§ WHAT THIS TASK INVOLVES
Convert the record lines from the one containing "this 640×320 image." up to and including the one containing "burned vehicle [392, 118, 596, 198]" into a Markdown table with the columns Row and Record Line, leaving out any blank lines.

§ RECORDS TO PROCESS

________________________

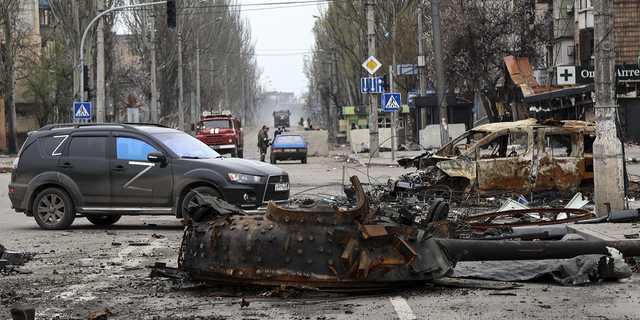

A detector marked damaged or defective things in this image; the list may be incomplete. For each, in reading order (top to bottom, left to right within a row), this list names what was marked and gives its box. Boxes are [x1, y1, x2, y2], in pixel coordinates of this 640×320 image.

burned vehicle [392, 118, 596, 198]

________________________

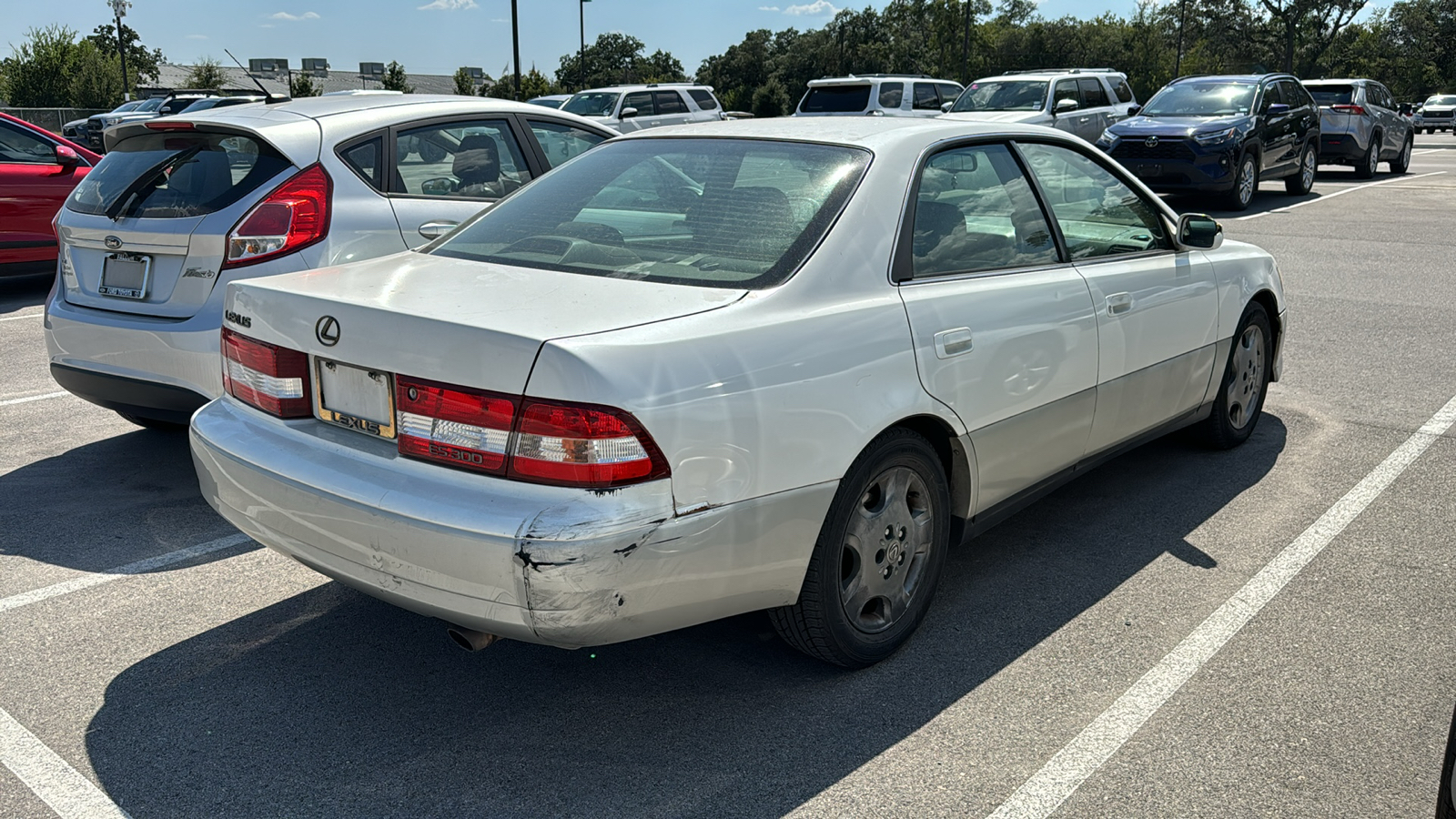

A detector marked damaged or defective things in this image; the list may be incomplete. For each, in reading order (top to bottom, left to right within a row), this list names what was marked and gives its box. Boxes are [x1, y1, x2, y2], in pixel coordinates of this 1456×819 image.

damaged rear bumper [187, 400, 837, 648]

________________________

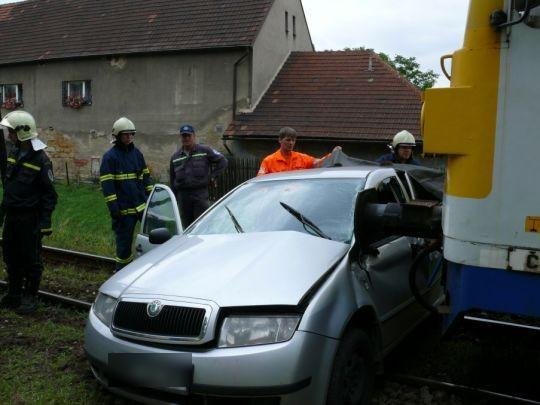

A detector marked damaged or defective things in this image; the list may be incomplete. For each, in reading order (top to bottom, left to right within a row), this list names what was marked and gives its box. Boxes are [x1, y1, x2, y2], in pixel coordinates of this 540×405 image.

________________________

§ EXERCISE OUTPUT
| Row | Record Line |
|---|---|
| 1 | A detector marked damaged or defective things in this image; the list may be incomplete. For each, in reading order (top to bottom, left to right within a row), this list names what was marked and gives its box. Boxes are [x1, y1, x2, y2], in pixel coordinates of this 640×320 image. |
| 2 | burned vehicle [392, 118, 596, 198] |